=== Data to use ===
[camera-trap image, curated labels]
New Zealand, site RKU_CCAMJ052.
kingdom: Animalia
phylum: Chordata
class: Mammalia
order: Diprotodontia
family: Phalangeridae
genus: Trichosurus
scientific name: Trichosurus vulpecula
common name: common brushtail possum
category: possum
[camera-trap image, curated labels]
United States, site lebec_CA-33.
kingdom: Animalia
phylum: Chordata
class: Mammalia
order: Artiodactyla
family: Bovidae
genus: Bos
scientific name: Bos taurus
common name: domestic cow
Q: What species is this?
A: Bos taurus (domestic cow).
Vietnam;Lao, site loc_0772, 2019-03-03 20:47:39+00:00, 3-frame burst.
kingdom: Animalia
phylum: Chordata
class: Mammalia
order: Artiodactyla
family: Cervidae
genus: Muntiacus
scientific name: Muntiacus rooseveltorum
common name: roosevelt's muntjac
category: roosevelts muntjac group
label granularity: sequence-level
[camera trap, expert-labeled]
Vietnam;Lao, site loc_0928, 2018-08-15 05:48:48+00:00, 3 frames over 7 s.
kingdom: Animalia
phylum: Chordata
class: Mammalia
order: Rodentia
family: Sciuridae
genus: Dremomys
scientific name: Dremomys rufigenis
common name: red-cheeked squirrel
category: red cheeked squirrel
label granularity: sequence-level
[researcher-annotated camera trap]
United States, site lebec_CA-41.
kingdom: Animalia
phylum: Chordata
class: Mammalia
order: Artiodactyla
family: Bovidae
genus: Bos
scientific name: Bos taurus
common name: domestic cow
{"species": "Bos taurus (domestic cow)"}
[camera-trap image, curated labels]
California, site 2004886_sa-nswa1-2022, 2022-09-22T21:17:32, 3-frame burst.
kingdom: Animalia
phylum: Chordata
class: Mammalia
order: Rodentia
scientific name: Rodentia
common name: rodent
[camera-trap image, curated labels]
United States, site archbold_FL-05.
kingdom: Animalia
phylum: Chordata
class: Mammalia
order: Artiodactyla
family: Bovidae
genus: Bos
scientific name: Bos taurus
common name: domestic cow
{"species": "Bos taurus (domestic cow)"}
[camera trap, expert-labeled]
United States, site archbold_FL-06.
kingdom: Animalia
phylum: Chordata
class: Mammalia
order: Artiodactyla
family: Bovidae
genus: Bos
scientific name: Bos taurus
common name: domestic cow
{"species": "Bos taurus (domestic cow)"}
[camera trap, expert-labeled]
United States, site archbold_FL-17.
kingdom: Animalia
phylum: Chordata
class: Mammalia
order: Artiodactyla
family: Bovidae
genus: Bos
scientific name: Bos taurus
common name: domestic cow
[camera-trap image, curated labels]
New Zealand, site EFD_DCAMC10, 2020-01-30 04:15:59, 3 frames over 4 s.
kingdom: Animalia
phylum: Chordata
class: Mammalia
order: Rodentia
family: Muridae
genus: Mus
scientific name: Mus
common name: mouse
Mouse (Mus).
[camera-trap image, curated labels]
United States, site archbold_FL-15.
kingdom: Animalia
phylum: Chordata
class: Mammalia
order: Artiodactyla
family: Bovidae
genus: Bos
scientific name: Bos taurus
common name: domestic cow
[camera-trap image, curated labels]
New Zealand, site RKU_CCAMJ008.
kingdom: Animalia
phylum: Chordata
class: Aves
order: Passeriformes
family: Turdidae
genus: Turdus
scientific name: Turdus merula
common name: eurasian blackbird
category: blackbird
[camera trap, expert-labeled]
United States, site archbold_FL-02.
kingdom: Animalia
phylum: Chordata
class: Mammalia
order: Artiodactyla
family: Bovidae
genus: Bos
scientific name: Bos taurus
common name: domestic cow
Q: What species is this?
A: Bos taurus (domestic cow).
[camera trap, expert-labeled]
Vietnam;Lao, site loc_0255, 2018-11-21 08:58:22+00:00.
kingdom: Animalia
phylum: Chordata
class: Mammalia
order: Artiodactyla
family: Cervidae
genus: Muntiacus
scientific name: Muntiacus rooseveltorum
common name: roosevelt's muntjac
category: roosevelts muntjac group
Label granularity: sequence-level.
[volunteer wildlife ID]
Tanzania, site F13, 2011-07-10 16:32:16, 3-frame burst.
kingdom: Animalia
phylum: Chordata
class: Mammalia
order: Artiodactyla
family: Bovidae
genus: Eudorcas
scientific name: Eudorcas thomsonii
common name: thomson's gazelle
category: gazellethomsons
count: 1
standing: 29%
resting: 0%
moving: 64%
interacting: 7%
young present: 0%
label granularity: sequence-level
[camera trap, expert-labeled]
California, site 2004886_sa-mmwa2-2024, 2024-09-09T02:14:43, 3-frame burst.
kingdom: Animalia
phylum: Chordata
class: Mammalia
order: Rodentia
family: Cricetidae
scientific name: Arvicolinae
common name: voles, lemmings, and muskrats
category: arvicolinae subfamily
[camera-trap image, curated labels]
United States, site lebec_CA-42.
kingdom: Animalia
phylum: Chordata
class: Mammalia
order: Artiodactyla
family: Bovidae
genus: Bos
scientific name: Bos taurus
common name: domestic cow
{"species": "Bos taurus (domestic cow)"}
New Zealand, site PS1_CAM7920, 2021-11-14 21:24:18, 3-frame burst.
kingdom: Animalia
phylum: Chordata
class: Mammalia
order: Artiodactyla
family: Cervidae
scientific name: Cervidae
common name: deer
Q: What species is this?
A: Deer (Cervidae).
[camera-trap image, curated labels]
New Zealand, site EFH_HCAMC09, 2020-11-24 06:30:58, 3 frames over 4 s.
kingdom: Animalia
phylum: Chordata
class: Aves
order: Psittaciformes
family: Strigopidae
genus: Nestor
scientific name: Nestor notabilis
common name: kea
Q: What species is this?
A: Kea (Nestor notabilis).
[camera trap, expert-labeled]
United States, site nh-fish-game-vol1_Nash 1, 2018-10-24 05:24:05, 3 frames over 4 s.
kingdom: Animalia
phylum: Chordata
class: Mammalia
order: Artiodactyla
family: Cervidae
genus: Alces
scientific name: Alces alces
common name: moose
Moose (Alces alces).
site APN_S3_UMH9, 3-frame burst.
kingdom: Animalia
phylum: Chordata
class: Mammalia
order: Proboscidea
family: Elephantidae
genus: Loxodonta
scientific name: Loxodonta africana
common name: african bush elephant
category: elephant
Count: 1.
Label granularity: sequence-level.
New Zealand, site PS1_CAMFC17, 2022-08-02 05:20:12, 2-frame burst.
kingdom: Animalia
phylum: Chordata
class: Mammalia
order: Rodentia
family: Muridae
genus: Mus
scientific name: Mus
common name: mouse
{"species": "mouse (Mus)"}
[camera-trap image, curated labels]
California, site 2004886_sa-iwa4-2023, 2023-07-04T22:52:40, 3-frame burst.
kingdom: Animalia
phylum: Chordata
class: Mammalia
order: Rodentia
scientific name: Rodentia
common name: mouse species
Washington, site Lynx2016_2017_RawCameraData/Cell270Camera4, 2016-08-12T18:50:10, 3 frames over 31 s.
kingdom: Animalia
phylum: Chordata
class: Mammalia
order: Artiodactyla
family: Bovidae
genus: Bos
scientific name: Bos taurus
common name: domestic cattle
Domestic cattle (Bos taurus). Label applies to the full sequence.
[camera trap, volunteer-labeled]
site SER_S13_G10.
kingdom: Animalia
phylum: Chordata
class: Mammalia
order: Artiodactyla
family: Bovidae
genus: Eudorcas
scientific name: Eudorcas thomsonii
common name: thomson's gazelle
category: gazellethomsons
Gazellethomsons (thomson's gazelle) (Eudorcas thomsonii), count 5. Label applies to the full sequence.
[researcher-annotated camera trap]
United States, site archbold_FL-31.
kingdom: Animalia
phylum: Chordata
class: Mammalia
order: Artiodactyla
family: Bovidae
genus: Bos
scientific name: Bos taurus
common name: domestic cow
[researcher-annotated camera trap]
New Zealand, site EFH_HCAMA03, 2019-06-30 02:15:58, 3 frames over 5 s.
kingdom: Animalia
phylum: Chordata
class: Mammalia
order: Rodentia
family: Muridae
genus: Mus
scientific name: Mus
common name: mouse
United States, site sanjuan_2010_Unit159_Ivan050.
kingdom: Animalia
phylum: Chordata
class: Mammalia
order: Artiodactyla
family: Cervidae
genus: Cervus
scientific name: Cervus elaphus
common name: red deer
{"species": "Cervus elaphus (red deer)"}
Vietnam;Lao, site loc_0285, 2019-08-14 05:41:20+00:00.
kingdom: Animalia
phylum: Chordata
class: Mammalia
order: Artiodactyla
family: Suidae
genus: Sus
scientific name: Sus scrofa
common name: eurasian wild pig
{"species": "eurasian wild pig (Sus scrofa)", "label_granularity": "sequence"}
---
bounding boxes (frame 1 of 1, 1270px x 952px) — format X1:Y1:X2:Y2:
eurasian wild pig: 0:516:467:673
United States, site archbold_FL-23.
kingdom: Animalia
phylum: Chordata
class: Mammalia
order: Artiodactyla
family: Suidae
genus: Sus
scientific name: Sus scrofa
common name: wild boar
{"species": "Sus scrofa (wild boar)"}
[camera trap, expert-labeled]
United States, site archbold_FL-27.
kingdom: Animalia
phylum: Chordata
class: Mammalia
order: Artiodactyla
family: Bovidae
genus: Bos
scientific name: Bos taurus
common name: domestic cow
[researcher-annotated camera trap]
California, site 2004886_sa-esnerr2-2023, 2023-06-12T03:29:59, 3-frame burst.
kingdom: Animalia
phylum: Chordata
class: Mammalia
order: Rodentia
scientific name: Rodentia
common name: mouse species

=== Work to be completed ===
Nothing but a number belongs in the answer, namely how many lines above include "Vietnam".

=== Solution to this exercise ===
4